TEXT SHOWN —
-------------------------

I am more worried about a large volcanic eruption, crashing Taurine bolide, or Carrington solar event than CO2 levels of 400 ppm. As I recall, the Eocene had CO2 level 5 times greater.
Windchaser
3.7 / 5 (9) Dec 06, 2016
Climate history will quell the false claims made by the AGW crowd. A failure to acknowledge the natural trends and extraordinary factors that influence climate results in inaccurate assumptions regarding future climate.


This research is specifically about understanding the climate and natural trends. The scientists are out there, actually doing this hard work, and you're pretending that you know something they don't. Yeesh.

I am more worried about a large volcanic eruption, crashing Taurine bolide, or Carrington solar event than CO2 levels of 400 ppm. As I recall, the Eocene had CO2 level 5 times greater.


And where were humans during the Eocene?
Phys1
4.5 / 5 (8) Dec 06, 2016
Climate history will quell the false claims made by the AGW crowd. A failure to acknowledge the natural trends and extraordinary factors that influence climate results in inaccurate assumptions regarding future climate.

The work discussed here is a wonderful example of how totally wrong you are.
Thanks for making that fact so abundantly clear. :)
geokstr
1 / 5 (1) Dec 07, 2016
And where were humans during the Eocene?


That has to be one of the most obtuse, bone-headed and illogical statements I've ever seen, even on this site.

Are you saying the high concentrations of CO2 would have made the planet uninhabitable for humans, while other mammalian life was flourishing? Maybe the early proto-humans extincted themselves by polluting the atmosphere with CO2 from their massive capitalistic industrial base and their PUVs (Prehistoric Utility Vehicles.)

Sheesh...of course we weren't there because we hadn't evolved yet. Duh-uh.

There was virtually no ice at either pole, so with all that CO2 forcing temperatures to Venus-like levels, it must have wiped out all life on earth, right? No, in fact, it seems like the climate would have been just fine for humans in the Eocene.

Except for the cooling periods.
Phys1
not rated yet Dec 07, 2016
There was virtually no ice at either pole, so with all that CO2 forcing temperatures to Venus-like levels, it must have wiped out all life on earth, right?

Are you really, actually saying that Venus' atmosphere is the same as Earth's, only with 200 ppm CO2 instead of 40?
Because that would be extremely wrong, although by far not the wrongest statement I have ever seen, especially on this site. :)
Phys1
5 / 5 (1) Dec 07, 2016
How extremely wrongue?
Venus' atmosphere has 96.5% carbon dioxide and 3.5% nitrogen, and the surface pressure is 92 bar - in place of 1. So its atmosphere contains 92*0.965/4e-5 or about 2.5 million times more CO2 that Earth's now or 0.5 million times more than Earth's in the Eocene.
antigoracle
1 / 5 (1) Dec 07, 2016
Climate history will quell the false claims made by the AGW crowd. A failure to acknowledge the natural trends and extraordinary factors that influence climate results in inaccurate assumptions regarding future climate.

The work discussed here is a wonderful example of how totally wrong you are.
Thanks for making that fact so abundantly clear. :)

Your response is a "wonderful" example of how totally retarded you are.

-------------------------

WORK ITEM —
In the climate comment thread, condense the paragraph that begins "This research is specifically about" into one sentence that keeps its main points.

-------------------------

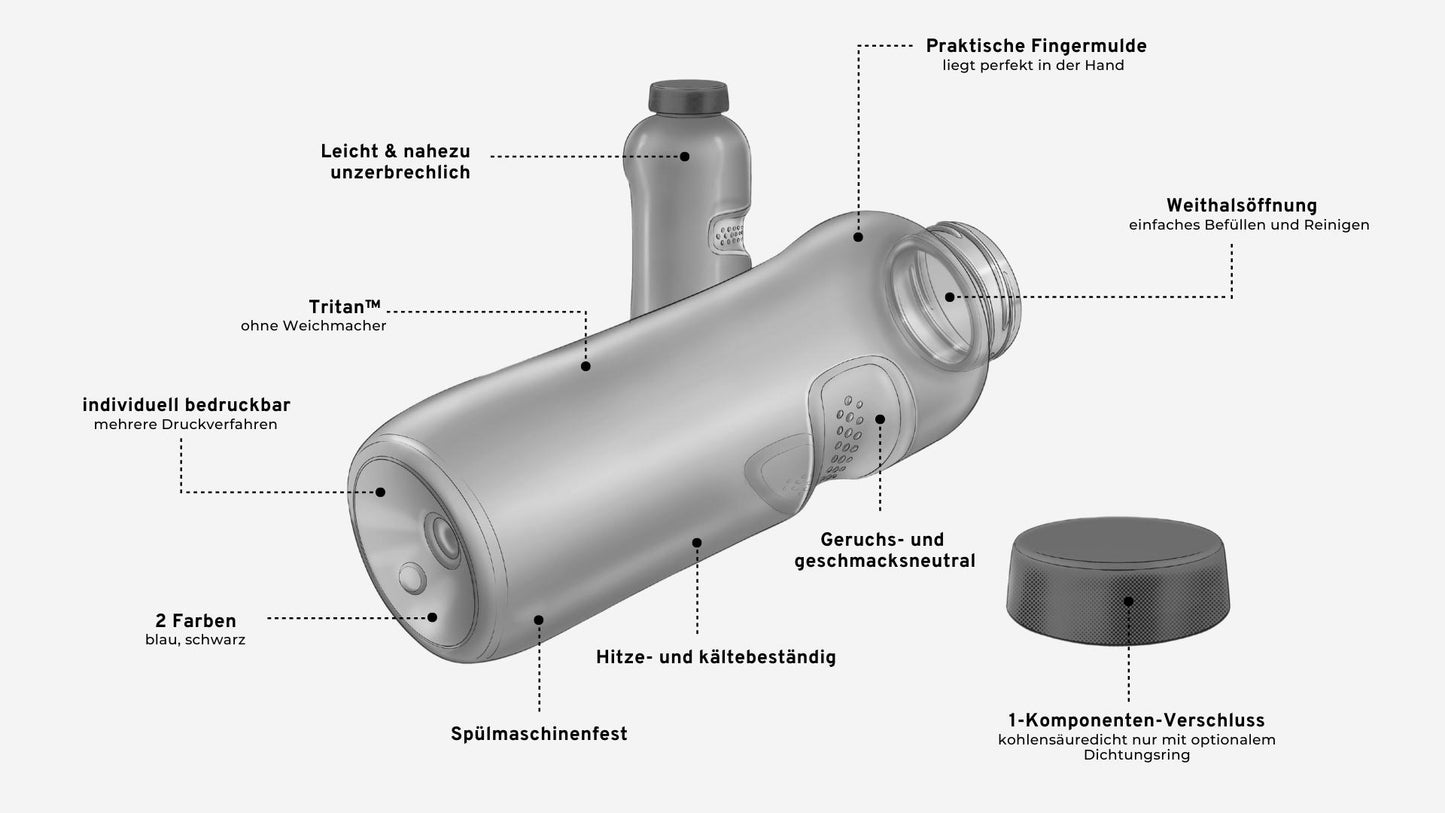 Praktische Fingermulde
liegt perfekt in der Hand

Leicht & nahezu unzerbrechlich

Weithalsöffnung
einfaches Befüllen und Reinigen

Tritan™
ohne Weichmacher

individuell bedruckbar
mehrere Druckverfahren

Geruchs- und geschmacksneutral

2 Farben
blau, schwarz

Hitze- und kältebeständig

Spülmaschinenfest

1-Komponenten-Verschluss
kohlensäuredicht nur mit optionalem Dichtungsring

-------------------------

ANSWER FOR THIS EXERCISE —
This research focuses on understanding climate and its natural trends, and while the scientists do the hard work, you pretend to know something they don't.